Forms: 1 cyme, cime, 3 kime, keome, kume, cume, 4 cum, cumme, coome, comme, 45 come, com. [OE. cyme:OTeut. type *kumi-z, vbl. abstr. f. kuman to come: cf. ryne course, byge bend, etc. Of this the mod. repr. would have been kim; but in early ME. the sb. was assimilated to the vb.]
† 1. Approach, arrival, coming. Obs.
c. 888. K. Ælfred, Boeth., xxxix. § 13. Morʓensteorra bodaþ þære sunnan cyme.
c. 975. Rushw. Gosp., Matt. xxiv. 3. Hwylc tacun þines cymes.
c. 1205. Lay., 3962. Þe king wes gled for his kime [1275 come]. Ibid., 28141. Of þine kume [1275 keome] nis na wene.
a. 1225. Leg. Kath., 26. Of his cume careles.
a. 1300. Cursor M., 5319. Of his com þe king was fain. Ibid., 17920 (Gött.). Bodword of his cum to bring.
c. 1400. Destr. Troy, 375. The cause of his come.
c. 1470. Henry, Wallace, X. 246. Thair cruell com maid cowardis for to quaik.
2. Come and go: passage to and fro.
1843. Browning, Blot in Sc. II. The noiseless come-and-go.
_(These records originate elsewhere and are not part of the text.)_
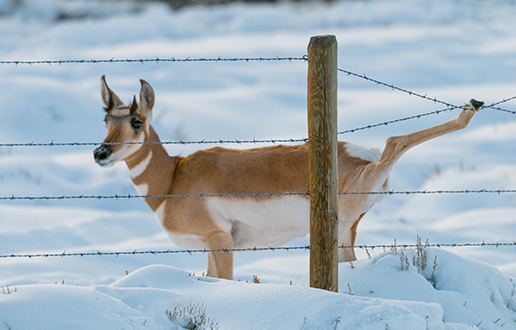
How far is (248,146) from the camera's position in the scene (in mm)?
14070

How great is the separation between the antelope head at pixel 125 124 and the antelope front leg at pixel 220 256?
3.90ft

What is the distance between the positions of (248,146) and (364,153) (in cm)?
815

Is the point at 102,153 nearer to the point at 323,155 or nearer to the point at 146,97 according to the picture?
the point at 146,97

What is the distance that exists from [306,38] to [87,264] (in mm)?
23595

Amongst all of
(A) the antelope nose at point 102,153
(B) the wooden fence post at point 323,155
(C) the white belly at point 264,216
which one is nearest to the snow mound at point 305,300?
(B) the wooden fence post at point 323,155

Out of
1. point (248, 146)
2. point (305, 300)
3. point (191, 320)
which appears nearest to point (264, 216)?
point (305, 300)

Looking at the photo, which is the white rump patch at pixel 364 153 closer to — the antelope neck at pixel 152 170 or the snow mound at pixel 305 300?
the snow mound at pixel 305 300

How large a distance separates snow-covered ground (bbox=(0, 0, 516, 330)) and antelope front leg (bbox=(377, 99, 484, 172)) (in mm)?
885

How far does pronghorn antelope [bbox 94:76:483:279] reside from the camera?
5945mm

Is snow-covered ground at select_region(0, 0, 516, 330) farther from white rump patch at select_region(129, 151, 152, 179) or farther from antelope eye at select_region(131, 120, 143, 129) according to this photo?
antelope eye at select_region(131, 120, 143, 129)


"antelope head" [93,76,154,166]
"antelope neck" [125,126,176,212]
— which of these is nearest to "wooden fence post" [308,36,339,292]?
"antelope head" [93,76,154,166]

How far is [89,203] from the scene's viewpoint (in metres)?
12.8

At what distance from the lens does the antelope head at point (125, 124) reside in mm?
5977

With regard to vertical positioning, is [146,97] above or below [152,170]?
above
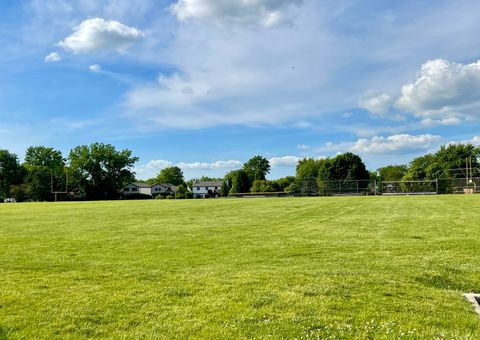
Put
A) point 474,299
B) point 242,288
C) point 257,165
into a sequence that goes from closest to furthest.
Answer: point 474,299, point 242,288, point 257,165

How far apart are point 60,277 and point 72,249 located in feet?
13.1

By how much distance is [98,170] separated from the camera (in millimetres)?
114500

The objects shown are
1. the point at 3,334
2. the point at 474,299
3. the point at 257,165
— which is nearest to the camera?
the point at 3,334

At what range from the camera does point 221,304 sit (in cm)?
592

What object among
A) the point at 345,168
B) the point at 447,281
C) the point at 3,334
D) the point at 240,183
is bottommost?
the point at 447,281

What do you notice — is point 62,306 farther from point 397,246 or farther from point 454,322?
point 397,246

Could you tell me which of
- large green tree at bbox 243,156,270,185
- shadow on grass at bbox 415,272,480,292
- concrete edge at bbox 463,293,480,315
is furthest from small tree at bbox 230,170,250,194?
concrete edge at bbox 463,293,480,315

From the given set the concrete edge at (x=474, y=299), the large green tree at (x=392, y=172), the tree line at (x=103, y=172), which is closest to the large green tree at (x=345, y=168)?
the tree line at (x=103, y=172)

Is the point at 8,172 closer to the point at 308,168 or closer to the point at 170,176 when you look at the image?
the point at 170,176

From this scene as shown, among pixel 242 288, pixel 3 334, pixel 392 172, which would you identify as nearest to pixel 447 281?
pixel 242 288

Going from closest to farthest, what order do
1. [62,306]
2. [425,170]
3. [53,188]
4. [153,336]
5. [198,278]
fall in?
[153,336] < [62,306] < [198,278] < [425,170] < [53,188]

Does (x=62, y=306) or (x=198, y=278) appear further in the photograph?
(x=198, y=278)

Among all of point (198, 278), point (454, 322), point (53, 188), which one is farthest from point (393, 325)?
point (53, 188)

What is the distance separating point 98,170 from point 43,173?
13.6 meters
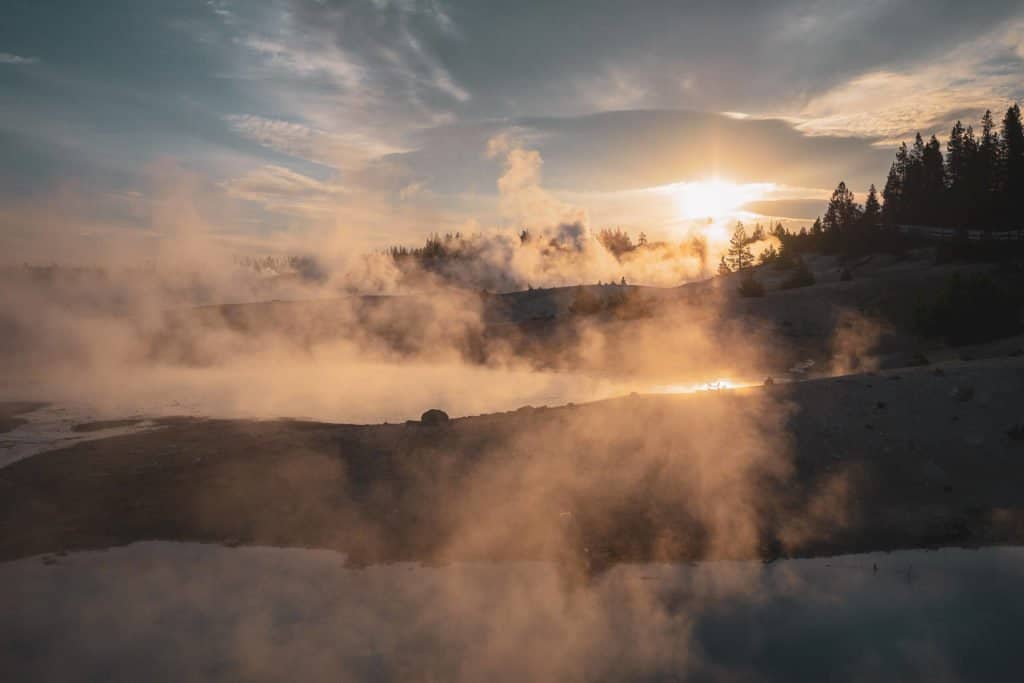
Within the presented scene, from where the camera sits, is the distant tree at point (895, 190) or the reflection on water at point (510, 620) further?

1887. A. Lang, Myth, Ritual, & Relig., II. 108. There was a constant come and go of attributes.
attrib. 1887. Jessopp, in 19th Cent., March, 377. The come-and-go people who hire the country houses their owners are compelled to let.
3. Sc. Growth, the act of vegetation; as Theres a come in the ground, there is a considerable degree of vegetation (Jamieson).